• Goal: Below are the entries; output exactly the lines from the one containing "How far away from the lens is [222,45]?" through the final line, inclusive.

• Material for this exercise:
-------
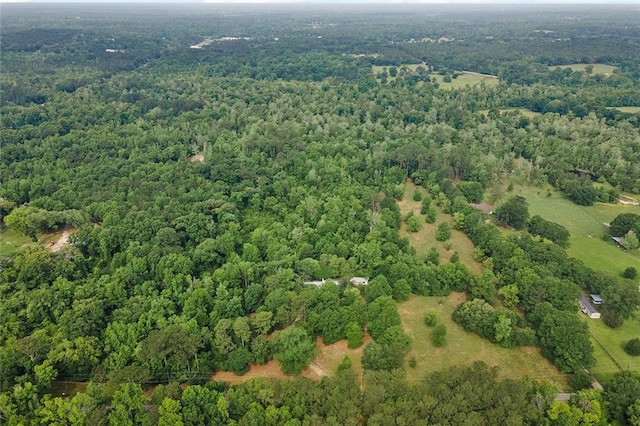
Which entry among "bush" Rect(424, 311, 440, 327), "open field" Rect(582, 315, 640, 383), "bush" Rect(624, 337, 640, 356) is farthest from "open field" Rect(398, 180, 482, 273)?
"bush" Rect(624, 337, 640, 356)

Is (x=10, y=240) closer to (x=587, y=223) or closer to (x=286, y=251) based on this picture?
(x=286, y=251)

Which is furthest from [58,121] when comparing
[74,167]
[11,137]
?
[74,167]

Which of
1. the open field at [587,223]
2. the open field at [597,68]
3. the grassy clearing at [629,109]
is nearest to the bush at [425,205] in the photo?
the open field at [587,223]

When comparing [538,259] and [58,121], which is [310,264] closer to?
[538,259]

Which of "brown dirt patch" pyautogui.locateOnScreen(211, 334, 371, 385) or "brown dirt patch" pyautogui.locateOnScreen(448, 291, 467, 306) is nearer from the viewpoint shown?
"brown dirt patch" pyautogui.locateOnScreen(211, 334, 371, 385)

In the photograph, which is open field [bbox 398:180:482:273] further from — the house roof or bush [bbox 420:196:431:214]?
the house roof

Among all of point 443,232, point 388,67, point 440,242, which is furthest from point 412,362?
point 388,67
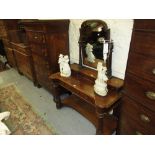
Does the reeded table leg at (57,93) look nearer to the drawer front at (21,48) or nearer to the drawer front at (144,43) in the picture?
the drawer front at (21,48)

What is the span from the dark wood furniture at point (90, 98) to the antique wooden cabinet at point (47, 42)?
33 cm

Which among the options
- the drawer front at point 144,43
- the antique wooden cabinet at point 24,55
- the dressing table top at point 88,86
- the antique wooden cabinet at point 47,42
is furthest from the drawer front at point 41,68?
the drawer front at point 144,43

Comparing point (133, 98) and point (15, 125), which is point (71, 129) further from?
point (133, 98)

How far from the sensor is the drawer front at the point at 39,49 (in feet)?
7.30

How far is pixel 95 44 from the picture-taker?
1.85m

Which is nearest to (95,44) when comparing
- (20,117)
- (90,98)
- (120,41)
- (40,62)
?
(120,41)

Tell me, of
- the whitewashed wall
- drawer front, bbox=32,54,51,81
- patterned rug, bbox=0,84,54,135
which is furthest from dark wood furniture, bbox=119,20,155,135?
drawer front, bbox=32,54,51,81

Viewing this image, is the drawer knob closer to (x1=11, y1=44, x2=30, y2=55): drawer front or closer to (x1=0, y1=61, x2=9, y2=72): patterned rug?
(x1=11, y1=44, x2=30, y2=55): drawer front

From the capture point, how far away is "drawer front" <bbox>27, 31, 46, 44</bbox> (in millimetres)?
2142

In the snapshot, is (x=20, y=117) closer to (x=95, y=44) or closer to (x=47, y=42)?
(x=47, y=42)
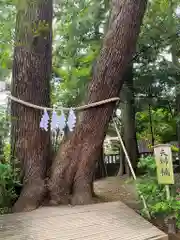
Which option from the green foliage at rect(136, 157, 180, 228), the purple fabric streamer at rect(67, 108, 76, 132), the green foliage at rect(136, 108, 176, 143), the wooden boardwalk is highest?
the green foliage at rect(136, 108, 176, 143)

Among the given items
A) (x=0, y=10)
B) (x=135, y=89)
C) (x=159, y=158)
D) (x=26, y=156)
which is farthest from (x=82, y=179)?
(x=135, y=89)

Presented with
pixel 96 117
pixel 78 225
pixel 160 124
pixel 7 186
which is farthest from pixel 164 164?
pixel 160 124

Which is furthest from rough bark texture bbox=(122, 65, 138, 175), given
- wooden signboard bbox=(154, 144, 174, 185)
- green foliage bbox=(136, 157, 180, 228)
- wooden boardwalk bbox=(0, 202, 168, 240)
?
wooden boardwalk bbox=(0, 202, 168, 240)

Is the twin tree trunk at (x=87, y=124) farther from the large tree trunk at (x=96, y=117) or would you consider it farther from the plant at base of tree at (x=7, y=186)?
the plant at base of tree at (x=7, y=186)

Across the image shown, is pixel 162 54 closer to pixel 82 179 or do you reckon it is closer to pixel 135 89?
pixel 135 89

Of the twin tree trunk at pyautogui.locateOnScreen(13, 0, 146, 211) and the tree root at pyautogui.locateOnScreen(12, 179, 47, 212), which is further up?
the twin tree trunk at pyautogui.locateOnScreen(13, 0, 146, 211)

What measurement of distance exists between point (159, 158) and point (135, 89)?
4582mm

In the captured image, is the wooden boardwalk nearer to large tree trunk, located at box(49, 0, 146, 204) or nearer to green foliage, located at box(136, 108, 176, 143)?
large tree trunk, located at box(49, 0, 146, 204)

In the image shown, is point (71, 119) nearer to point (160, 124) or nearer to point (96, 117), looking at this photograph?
point (96, 117)

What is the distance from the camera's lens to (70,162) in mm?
4602

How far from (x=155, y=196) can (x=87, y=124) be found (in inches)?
60.1

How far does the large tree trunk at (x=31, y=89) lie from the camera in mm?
4508

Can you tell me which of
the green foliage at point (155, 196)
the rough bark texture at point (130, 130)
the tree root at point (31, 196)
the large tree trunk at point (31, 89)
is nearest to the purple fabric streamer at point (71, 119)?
the large tree trunk at point (31, 89)

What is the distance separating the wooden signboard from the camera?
157 inches
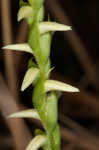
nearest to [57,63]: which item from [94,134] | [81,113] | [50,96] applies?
[81,113]

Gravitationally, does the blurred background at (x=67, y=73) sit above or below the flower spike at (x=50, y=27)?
below

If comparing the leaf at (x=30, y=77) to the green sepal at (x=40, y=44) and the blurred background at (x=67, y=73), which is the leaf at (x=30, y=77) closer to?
the green sepal at (x=40, y=44)

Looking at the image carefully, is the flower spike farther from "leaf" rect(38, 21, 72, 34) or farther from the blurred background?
the blurred background

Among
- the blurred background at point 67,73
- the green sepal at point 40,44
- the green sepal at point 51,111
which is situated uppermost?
the green sepal at point 40,44

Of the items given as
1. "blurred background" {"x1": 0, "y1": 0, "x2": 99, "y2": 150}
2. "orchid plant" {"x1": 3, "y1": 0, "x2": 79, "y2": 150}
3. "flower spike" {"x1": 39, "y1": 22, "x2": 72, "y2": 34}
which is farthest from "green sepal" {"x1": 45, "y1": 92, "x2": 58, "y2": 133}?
"blurred background" {"x1": 0, "y1": 0, "x2": 99, "y2": 150}

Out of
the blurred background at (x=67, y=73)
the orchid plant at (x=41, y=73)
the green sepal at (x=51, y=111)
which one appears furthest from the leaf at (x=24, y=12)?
the blurred background at (x=67, y=73)

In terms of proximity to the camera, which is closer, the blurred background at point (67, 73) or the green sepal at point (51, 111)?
the green sepal at point (51, 111)
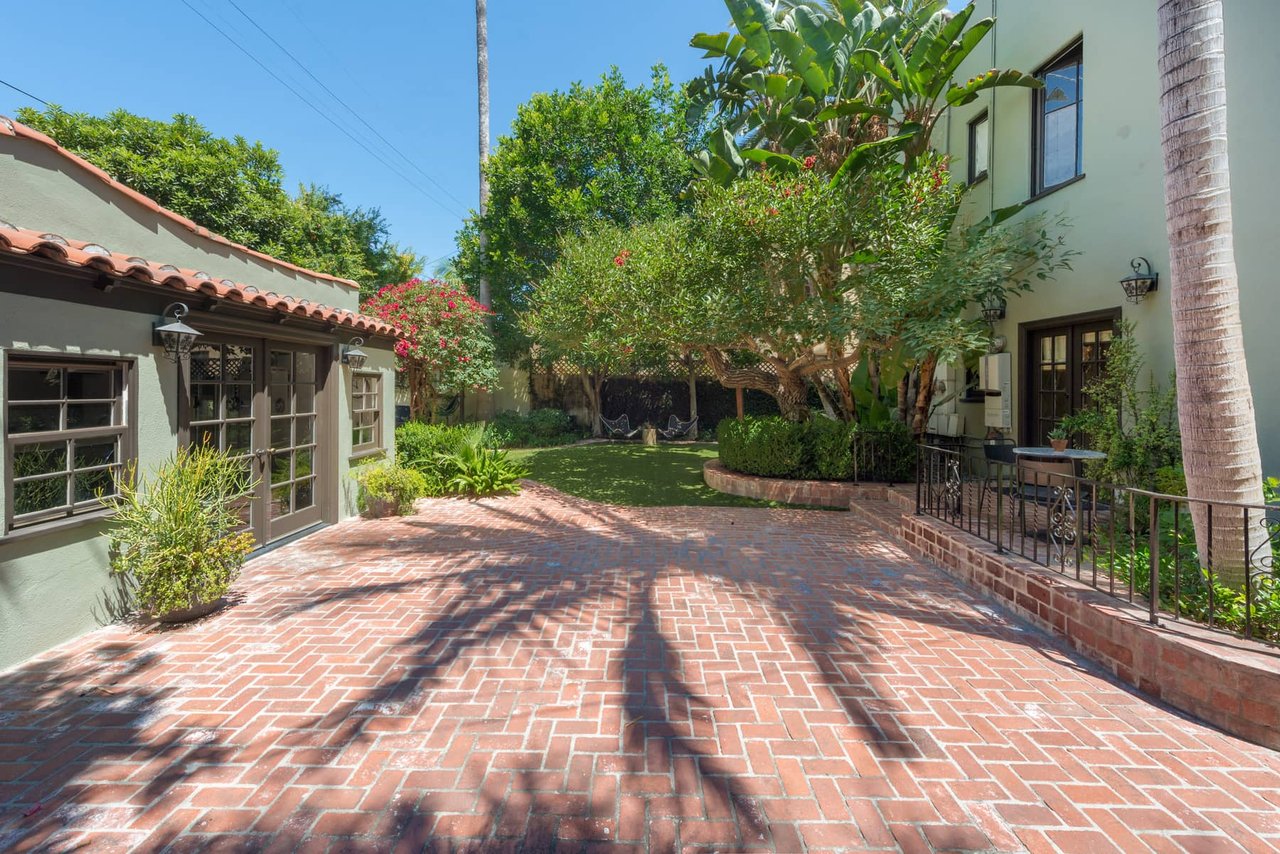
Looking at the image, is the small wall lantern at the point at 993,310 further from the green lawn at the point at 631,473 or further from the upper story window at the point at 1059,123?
the green lawn at the point at 631,473

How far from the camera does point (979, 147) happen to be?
1037 cm

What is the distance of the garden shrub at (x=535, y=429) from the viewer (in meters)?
18.5

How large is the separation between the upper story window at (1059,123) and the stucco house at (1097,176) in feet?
0.06

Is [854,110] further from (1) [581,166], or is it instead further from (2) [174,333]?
(1) [581,166]

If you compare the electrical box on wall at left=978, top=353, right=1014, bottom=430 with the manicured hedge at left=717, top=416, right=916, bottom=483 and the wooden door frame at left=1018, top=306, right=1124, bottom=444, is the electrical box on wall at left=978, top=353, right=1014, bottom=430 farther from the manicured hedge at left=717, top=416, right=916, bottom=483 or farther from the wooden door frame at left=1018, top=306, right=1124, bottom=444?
the manicured hedge at left=717, top=416, right=916, bottom=483

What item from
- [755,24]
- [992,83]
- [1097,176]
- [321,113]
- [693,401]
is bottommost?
[693,401]

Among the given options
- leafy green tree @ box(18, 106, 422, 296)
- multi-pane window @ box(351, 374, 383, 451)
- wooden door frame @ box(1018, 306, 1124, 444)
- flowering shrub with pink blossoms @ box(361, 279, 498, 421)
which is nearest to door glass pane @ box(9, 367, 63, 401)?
multi-pane window @ box(351, 374, 383, 451)

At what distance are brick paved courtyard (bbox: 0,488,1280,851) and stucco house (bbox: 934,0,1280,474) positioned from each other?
4490 millimetres

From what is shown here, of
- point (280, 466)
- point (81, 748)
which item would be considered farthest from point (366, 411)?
Answer: point (81, 748)

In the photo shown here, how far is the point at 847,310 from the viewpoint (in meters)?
8.23

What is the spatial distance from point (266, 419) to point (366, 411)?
2357 millimetres

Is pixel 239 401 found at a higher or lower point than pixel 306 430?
higher

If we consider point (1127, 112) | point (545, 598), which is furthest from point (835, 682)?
point (1127, 112)

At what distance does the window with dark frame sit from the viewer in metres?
9.91
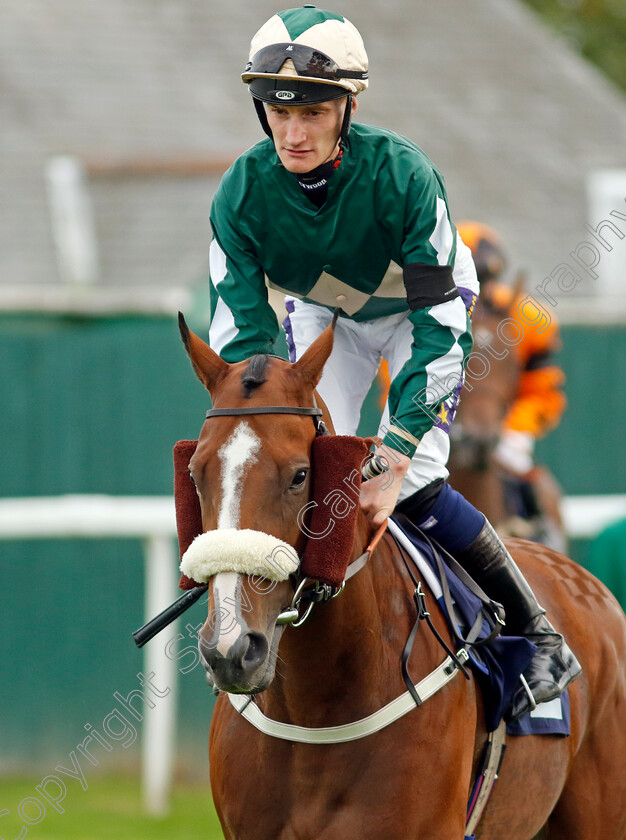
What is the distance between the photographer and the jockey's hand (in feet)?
10.4

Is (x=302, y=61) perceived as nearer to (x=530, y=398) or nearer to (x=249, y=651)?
(x=249, y=651)

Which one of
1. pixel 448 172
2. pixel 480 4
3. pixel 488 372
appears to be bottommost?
pixel 448 172

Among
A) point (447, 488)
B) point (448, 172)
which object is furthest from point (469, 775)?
point (448, 172)

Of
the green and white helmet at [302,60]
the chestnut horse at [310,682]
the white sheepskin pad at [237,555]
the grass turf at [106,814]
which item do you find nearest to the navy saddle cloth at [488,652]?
the chestnut horse at [310,682]

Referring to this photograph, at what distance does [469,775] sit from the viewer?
3268 millimetres

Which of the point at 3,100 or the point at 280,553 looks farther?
the point at 3,100

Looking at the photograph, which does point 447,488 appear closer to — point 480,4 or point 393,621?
point 393,621

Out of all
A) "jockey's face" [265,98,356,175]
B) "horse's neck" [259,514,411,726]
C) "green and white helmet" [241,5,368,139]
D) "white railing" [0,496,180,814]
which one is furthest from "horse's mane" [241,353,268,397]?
"white railing" [0,496,180,814]

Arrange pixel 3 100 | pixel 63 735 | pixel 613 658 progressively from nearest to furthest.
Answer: pixel 613 658, pixel 63 735, pixel 3 100

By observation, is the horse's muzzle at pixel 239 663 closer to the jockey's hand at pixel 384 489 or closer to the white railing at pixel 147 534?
the jockey's hand at pixel 384 489

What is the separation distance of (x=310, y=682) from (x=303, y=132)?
138 centimetres

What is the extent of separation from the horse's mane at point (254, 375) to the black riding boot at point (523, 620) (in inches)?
39.7

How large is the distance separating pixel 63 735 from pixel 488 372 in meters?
3.10

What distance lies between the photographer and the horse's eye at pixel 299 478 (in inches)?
109
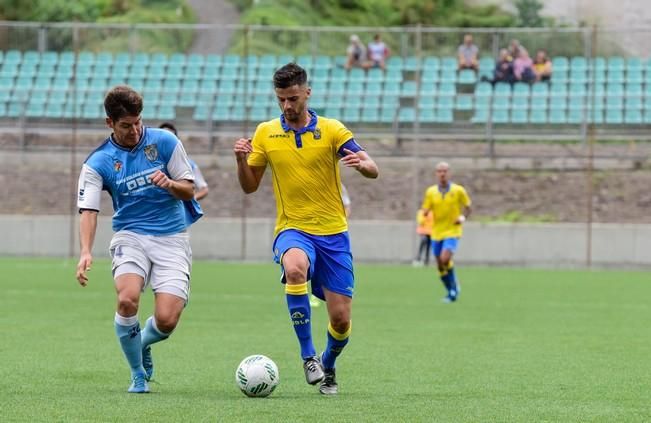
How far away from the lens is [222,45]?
31531 millimetres

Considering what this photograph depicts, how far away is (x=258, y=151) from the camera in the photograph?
9.13 meters

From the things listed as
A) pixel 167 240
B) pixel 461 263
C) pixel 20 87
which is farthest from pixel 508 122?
pixel 167 240

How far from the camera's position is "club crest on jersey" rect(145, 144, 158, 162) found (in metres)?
8.73

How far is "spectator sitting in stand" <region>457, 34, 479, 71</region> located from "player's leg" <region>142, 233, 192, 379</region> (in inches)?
877

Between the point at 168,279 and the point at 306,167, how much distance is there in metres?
1.18

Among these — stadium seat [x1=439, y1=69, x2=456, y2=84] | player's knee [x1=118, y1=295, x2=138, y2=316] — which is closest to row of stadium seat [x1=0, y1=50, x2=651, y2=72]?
stadium seat [x1=439, y1=69, x2=456, y2=84]

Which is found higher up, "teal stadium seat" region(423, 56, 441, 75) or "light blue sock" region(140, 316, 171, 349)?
"teal stadium seat" region(423, 56, 441, 75)

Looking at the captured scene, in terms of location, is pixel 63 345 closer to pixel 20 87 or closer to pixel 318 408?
pixel 318 408

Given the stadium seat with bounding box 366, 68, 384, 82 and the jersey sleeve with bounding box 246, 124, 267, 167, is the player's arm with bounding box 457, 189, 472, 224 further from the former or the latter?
the stadium seat with bounding box 366, 68, 384, 82

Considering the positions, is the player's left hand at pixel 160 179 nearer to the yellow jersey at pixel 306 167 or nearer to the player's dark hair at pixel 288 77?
the yellow jersey at pixel 306 167

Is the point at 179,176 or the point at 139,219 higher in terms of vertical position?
the point at 179,176

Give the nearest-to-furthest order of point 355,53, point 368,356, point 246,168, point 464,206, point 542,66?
1. point 246,168
2. point 368,356
3. point 464,206
4. point 542,66
5. point 355,53

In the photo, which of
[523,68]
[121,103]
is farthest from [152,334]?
[523,68]

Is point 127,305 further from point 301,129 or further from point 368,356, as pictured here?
-------
• Solution to this task:
How far away from the lens is [222,45]?
31531 millimetres

Considering what this photograph depicts, how far away is (x=258, y=151) from the camera in the photograph?
9.13 meters

From the things listed as
A) pixel 167 240
B) pixel 461 263
C) pixel 20 87
which is farthest from pixel 508 122?
pixel 167 240

How far from the camera's position is "club crest on jersey" rect(145, 144, 158, 162) found (in metres)?
8.73

How far is "spectator sitting in stand" <region>457, 34, 479, 71</region> located from "player's leg" <region>142, 233, 192, 379</region> (in inches)?
877

Between the point at 168,279 and the point at 306,167, how much distance is there in metres?
1.18

Among these — stadium seat [x1=439, y1=69, x2=456, y2=84] | player's knee [x1=118, y1=295, x2=138, y2=316] — which is closest to row of stadium seat [x1=0, y1=50, x2=651, y2=72]?
stadium seat [x1=439, y1=69, x2=456, y2=84]

Which is found higher up, "teal stadium seat" region(423, 56, 441, 75) or "light blue sock" region(140, 316, 171, 349)?
"teal stadium seat" region(423, 56, 441, 75)

Looking at the captured scene, in terms of location, is pixel 63 345 closer to pixel 20 87 or closer to pixel 318 408?
pixel 318 408

Given the stadium seat with bounding box 366, 68, 384, 82 and the jersey sleeve with bounding box 246, 124, 267, 167, is the player's arm with bounding box 457, 189, 472, 224 further from the former or the latter?
the stadium seat with bounding box 366, 68, 384, 82

Considering the positions, is the player's left hand at pixel 160 179 nearer to the yellow jersey at pixel 306 167 or nearer to the player's dark hair at pixel 288 77?
the yellow jersey at pixel 306 167

Is the point at 179,176 or the point at 139,219 higher in terms of vertical position?
the point at 179,176

Give the nearest-to-furthest order of point 355,53, point 368,356, point 246,168, point 464,206, point 542,66?
1. point 246,168
2. point 368,356
3. point 464,206
4. point 542,66
5. point 355,53

In the photo, which of
[523,68]
[121,103]
is farthest from [152,334]?
[523,68]

Is point 127,305 further from point 301,129 or further from point 368,356, as pictured here?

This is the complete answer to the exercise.